Ringing defenses of democracy, converted into psychological rhetoric such as "freedom for the personality," were not the inherently liberating manifestos that Frank and most other World War II-era clinicians believed them to be. They were politically ambiguous. Labeling the individual precious and dignified was certainly nothing new in U.S. history. Calling for direct control of the psychological terrain—because it was the only effective means of safeguarding democratic potential and averting a menacing epidemic of blind conformity and authoritarianism—was new, at least as an explicit public ideal and purpose of government. World War II had shown that experts would have to manufacture democratic personalities because U.S. social institutions had failed to produce people who could be trusted with democracy's future.

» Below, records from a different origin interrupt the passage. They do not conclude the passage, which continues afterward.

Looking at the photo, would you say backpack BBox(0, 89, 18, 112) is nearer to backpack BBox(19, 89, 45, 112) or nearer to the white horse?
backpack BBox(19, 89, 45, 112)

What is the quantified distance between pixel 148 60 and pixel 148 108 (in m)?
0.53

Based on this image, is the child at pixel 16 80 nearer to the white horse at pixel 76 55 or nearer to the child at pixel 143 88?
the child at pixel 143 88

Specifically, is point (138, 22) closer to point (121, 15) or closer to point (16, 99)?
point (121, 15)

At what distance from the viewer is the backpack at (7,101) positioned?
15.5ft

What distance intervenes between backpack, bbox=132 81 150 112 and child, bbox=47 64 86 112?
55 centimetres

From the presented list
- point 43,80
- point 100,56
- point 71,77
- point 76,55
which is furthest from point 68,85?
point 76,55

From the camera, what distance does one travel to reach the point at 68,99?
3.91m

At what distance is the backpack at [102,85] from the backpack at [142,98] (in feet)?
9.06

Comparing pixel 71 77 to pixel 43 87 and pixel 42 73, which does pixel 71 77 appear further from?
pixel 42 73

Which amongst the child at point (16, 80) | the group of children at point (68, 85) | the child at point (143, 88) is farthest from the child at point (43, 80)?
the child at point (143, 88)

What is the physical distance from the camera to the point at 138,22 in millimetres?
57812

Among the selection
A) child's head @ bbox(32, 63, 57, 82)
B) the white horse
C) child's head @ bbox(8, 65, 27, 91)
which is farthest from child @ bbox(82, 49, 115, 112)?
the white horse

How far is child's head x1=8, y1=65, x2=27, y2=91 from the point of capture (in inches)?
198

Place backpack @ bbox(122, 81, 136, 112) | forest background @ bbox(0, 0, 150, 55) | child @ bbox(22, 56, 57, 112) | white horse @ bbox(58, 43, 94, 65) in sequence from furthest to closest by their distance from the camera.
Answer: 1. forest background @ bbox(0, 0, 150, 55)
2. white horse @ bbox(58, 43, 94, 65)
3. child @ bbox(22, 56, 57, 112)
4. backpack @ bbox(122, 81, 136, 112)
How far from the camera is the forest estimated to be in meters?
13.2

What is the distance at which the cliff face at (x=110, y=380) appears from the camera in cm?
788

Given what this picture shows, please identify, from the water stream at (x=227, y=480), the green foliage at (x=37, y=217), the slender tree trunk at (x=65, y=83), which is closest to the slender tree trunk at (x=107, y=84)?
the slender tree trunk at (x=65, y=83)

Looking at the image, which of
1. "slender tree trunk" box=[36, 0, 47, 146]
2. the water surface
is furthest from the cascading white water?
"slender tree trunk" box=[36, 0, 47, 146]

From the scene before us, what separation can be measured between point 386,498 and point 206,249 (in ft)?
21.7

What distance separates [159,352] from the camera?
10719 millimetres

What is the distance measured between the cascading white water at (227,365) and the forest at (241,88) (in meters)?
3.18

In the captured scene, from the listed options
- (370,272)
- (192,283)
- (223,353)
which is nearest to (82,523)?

Thus were the clinical hopes and dreams of prevention that emerged from the war based on a collapse of faith in the rational appeal and workability of democratic ideology and behavior. Some clinicians dedicated to shoring up the emotional basis of democracy in the postwar era (humanistic theorists and practitioners, for example) did so by consecrating the individual psyche as the ultimate source of value and turning self-regulation into an act as publicly virtuous as it was personally meaningful. Others (behaviorist theorists and practitioners, for example) dismissed such psychological individualism as a foolish dream and insisted that only scientific expertise could be trusted as an incorruptible source of authority and control. Humanists wanted to actualize the per-
fect self. Behaviorists were more modest; they merely wanted to condition good behavior.
In spite of important tactical differences between clinical schools and tendencies, the postwar era they all envisioned was founded on the professionally unified project that emerged from World War II: to enlarge psychology's jurisdiction. As we shall see later, in chapter 9, important developments after 1945 grew out of the fundamental clinical lessons of world war. Clinical theory had to be grounded in normal psychology. Clinical services had to reach masses of ordinary people, coordinated and delivered by the state if necessary, so that normal neuroses could be treated before reaching a point that threatened social stability. And because human motivation brimmed with irrationality and resisted so stubbornly the call of reason, clinical experts would be indispensable guides in an era of social and emotional reconstruction. Democratic personalities would have to be remade from the inside out.